Stability of Solution
Dabigatran test sample solution stability was established by spiking all the impurities at 0.1% level to Dabigatran Drug Substance. All solutions which are prepared in the volumetric flask were tightly capped and kept at ambient temperature for 48 hours—estimated the level of all the impurities initially, after 24 hours and after 48 hours. Results were indicated the sample solution is stable up to 48 hours.
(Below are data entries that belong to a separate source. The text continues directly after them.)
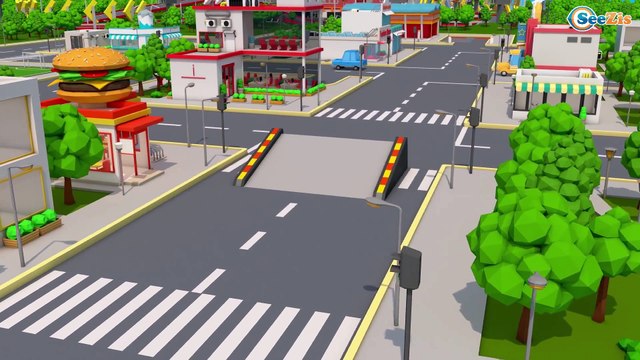 Çizgi Film - Polis arabası e trafik işaretini öğretiyor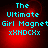 Cyan text on red background reads "The Ultimate Girl Magnet xXNDCHx" with subtle pixelated glow effects.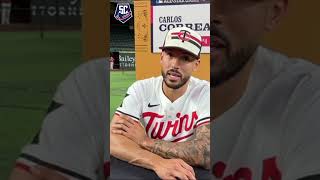 EXCLUSIVA con Carlos Correa “Pensé estaba preparado y me ponché” contra Aroldis Chapman [upl. by Garibold626]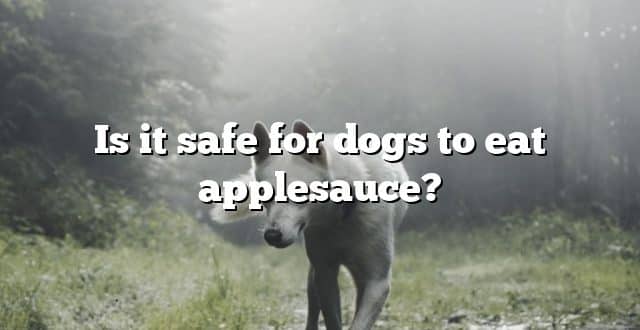 Is it safe for dogs to eat applesauce?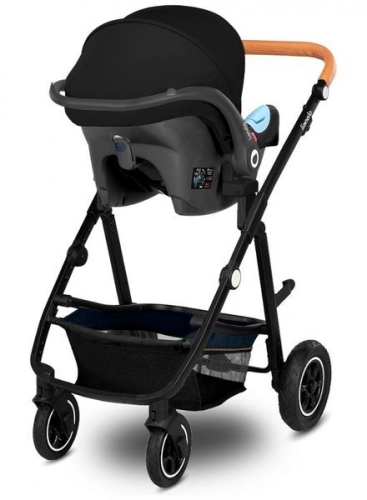 Lionelo Amber Bērnu rati 3in1 Blue Navy
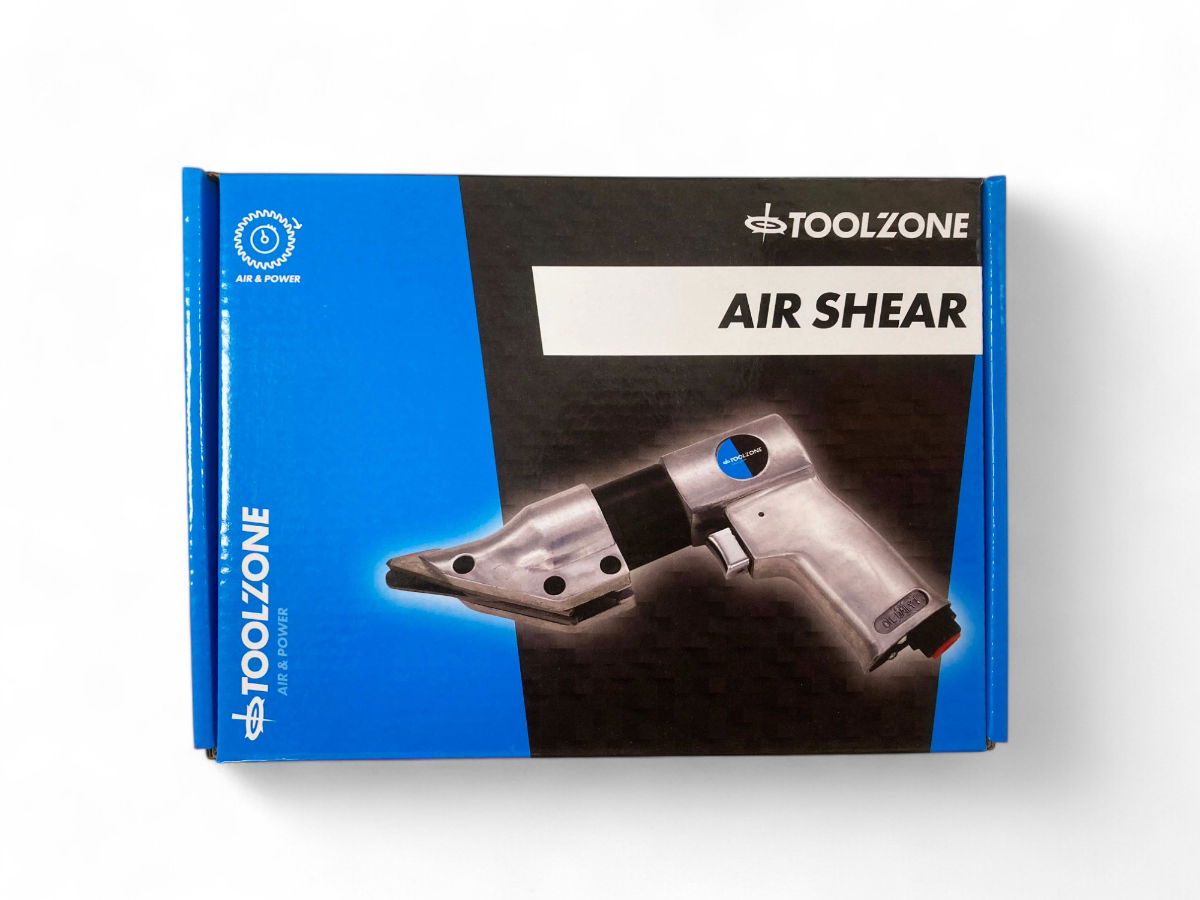 AIR METAL SHEARS CAPACITY 18 GAUGE WIDTH OF CUT 7/32 - TOOLZONE KDPAT022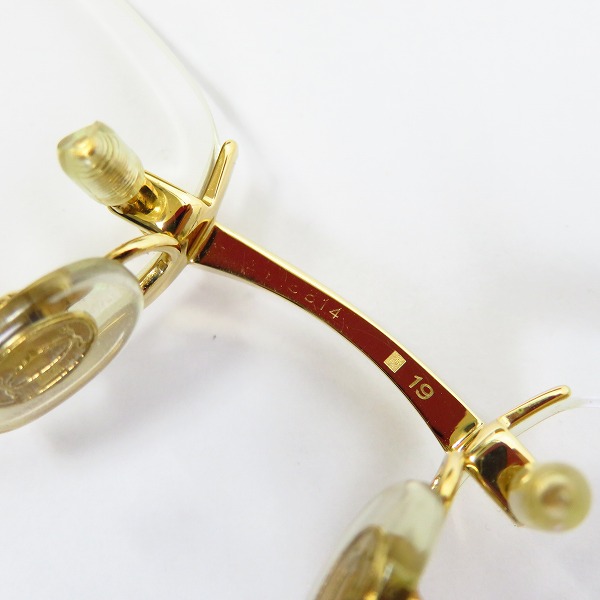 実際に弊社で買取させて頂いたCartier/カルティエ ツーポイント ウッド メガネフレーム/アイウェア フランス製の画像 5枚目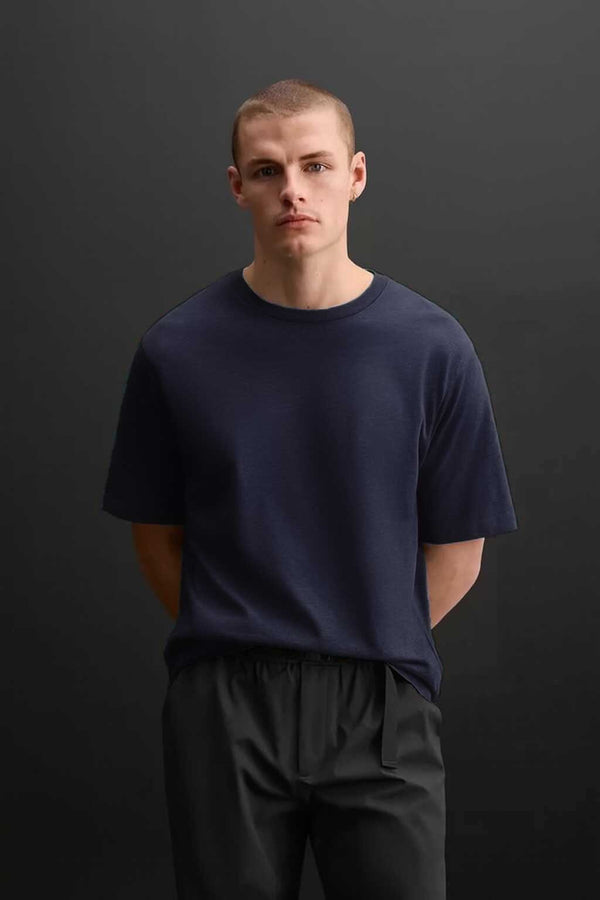 elo Usquared Men's Drop Shoulder Oversized Tee Shirt Black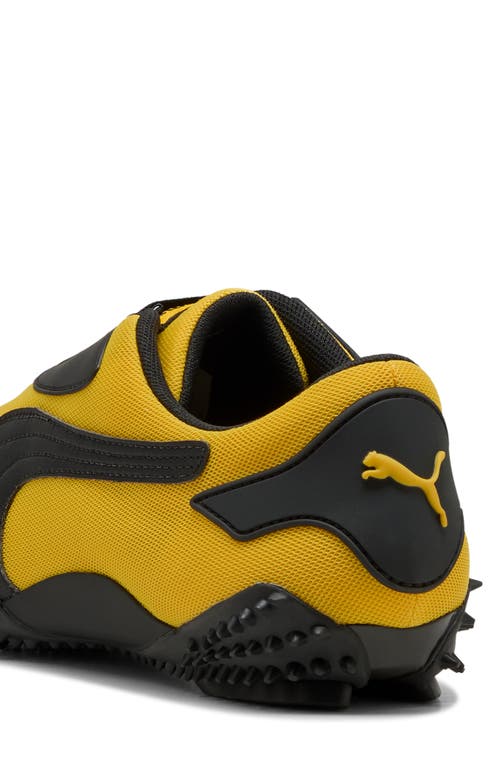 Puma Mostro Og Prime Sneakers In Yellow Leather And Fabric In Yellow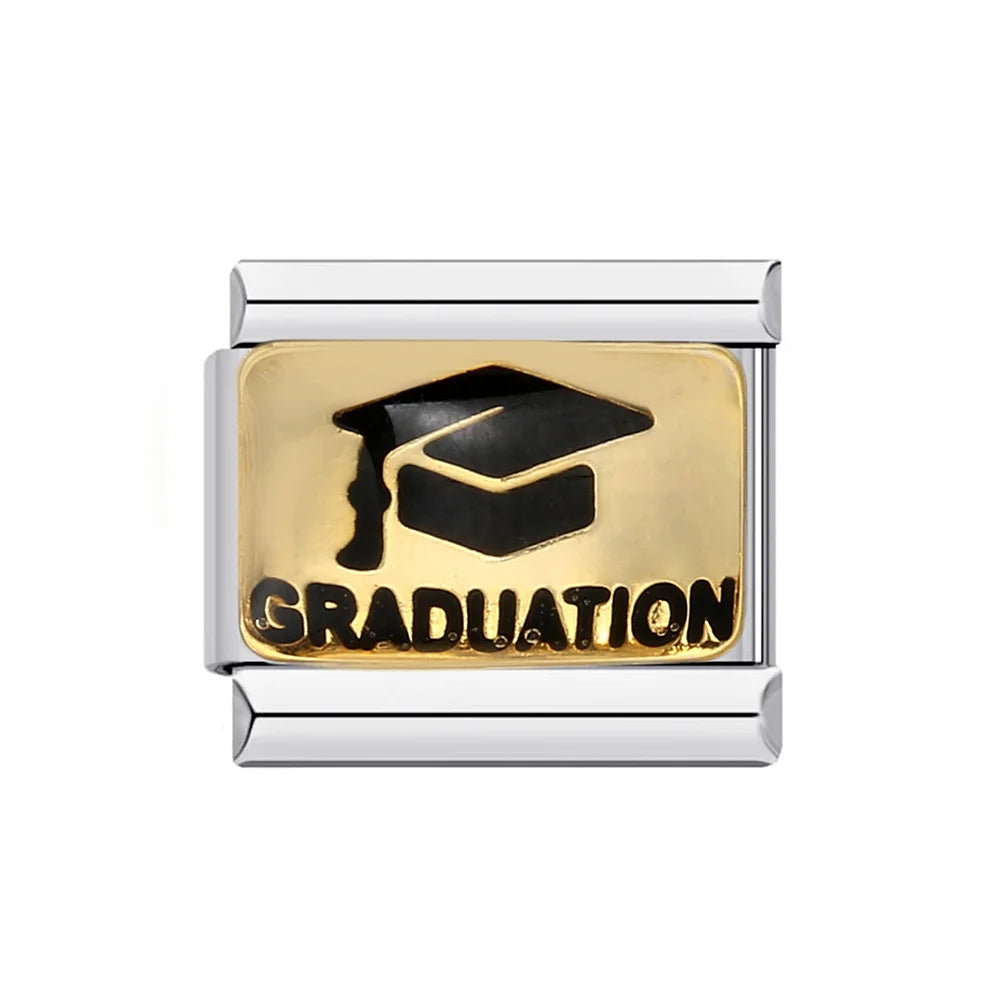 Graduation Italian Charm Link 317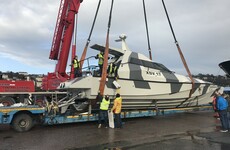 There was one boat enjoying the stormy conditions yesterday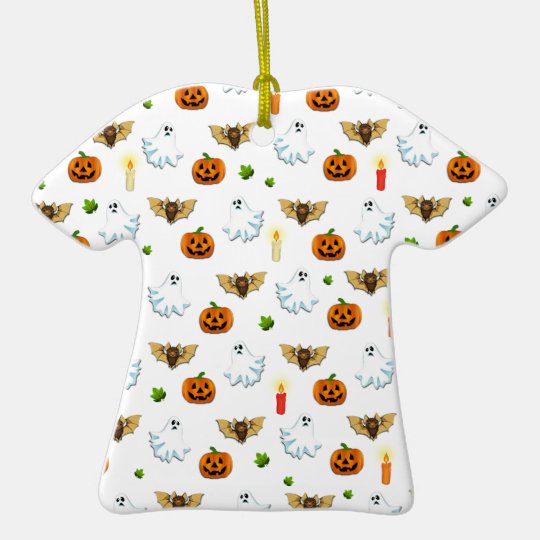 Halloween pattern ceramic ornament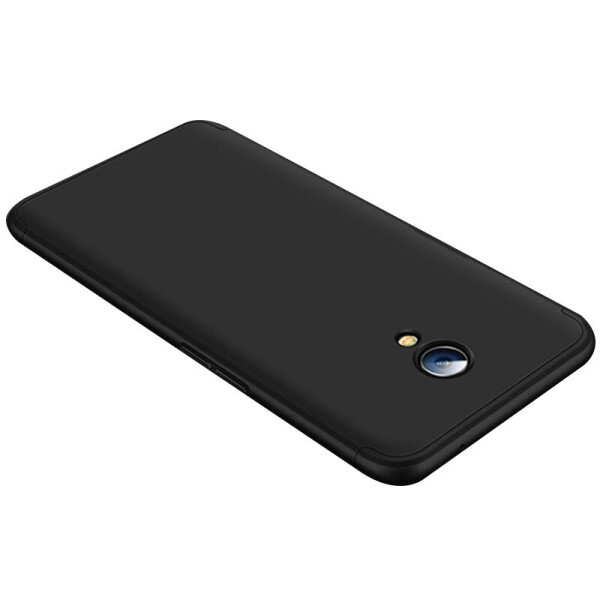 

Пластиковая накладка GKK LikGus 360 градусов (opp) для Meizu M6s Черный (8661946)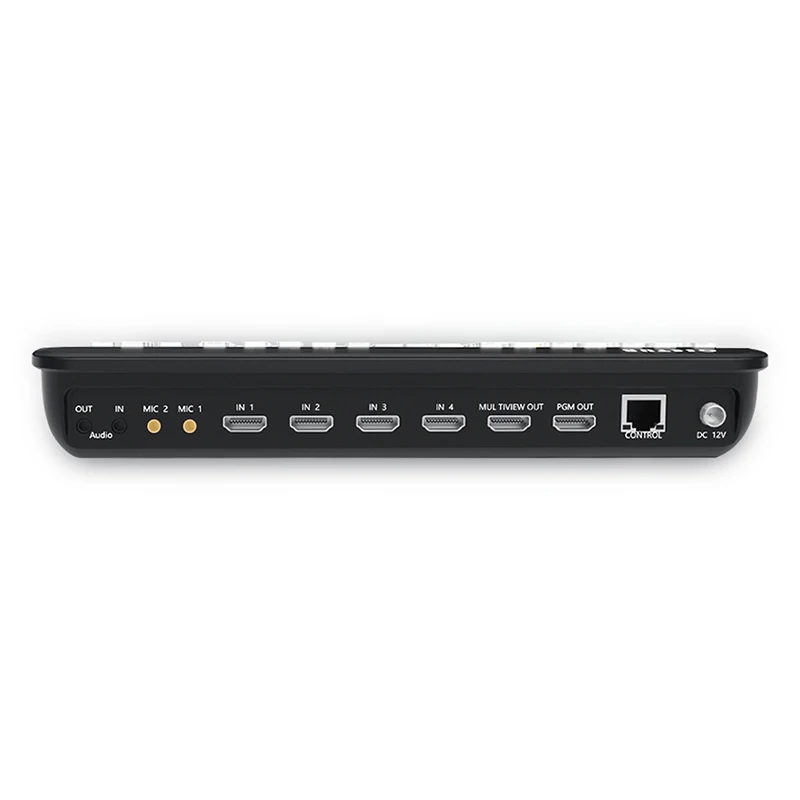 محول خلاط فيديو متعدد الأشكال من Cinetreak ، محول صغير ، FHD ، متوافق مع HDMI ، بث مباشر ، لوحة تحكم لـ Vmix ، OBS ، 4-ch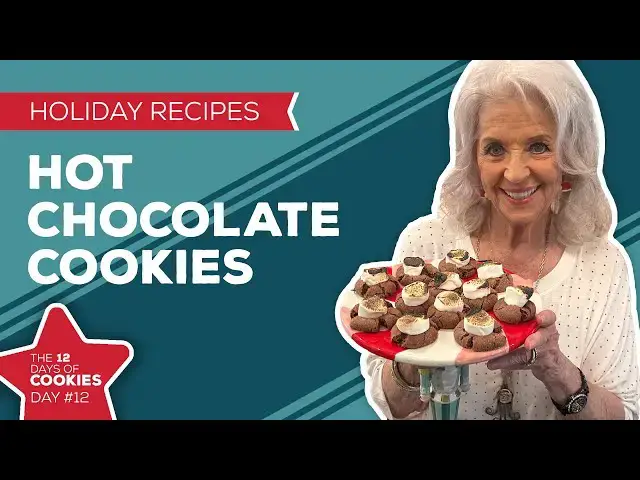 Video thumbnail for Holiday Cooking & Baking: Hot Chocolate Cookies with Marshmallows | 12th Day of Christmas Cookies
Mobile Phase solution stability was also established for Dabigatran related impurities with new sample solutions and holding the mobile phase for 48 hours. Freshly prepared sample solutions were analysed initially, after 24 hours and after 48 hours with the initially prepared mobile phase. Results were indicated the mobile phase solution is stable up to 48hours.
Conclusion
Developed quantitative related substance method for dabigatran is specific, linear, accurate, and precise. The analytical procedure was fully validated and found that the data generated in all the method validated parameters tested are found satisfactory. Newly developed HPLC method can be used to determine the related substance of regular Dabigatran commercial samples.